The linearized pUC57-hisG-Ura-hisG plasmid and the TGL4 site initiation codon upstream homology arm TGL4-up constructed in title 9 of this example (with pUC57-hisG-Ura-hisG homology arm sequences at both ends) were used by Nannofurovone Biotechnology Co.Ltd IIOne Step Cloning Kit one-step cloning was performed to obtain a circular recombinant vector.
The circular recombinant vector is transformed into escherichia coli DH5 alpha competent cells, and positive recombinant plasmid pUC-HUH-TGL4-up is obtained through screening of ampicillin resistance plates and colony PCR and sequencing verification.

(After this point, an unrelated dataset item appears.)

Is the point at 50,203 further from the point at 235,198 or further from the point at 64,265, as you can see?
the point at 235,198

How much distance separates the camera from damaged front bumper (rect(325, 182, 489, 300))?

The homology arm TGL4-Down downstream of the TGL4 site stop codon was amplified using TGL4-dm-F and TGL4-dm-R as primers and Yarrowia lipolytica Po fΔku70 genomic DNA as template.
The linearized pUC-HUH-TGL4-up plasmid was recovered by agarose gel electrophoresis after cleavage of the plasmid pUC-HUH-TGL4-up with NEB restriction enzyme HindIII.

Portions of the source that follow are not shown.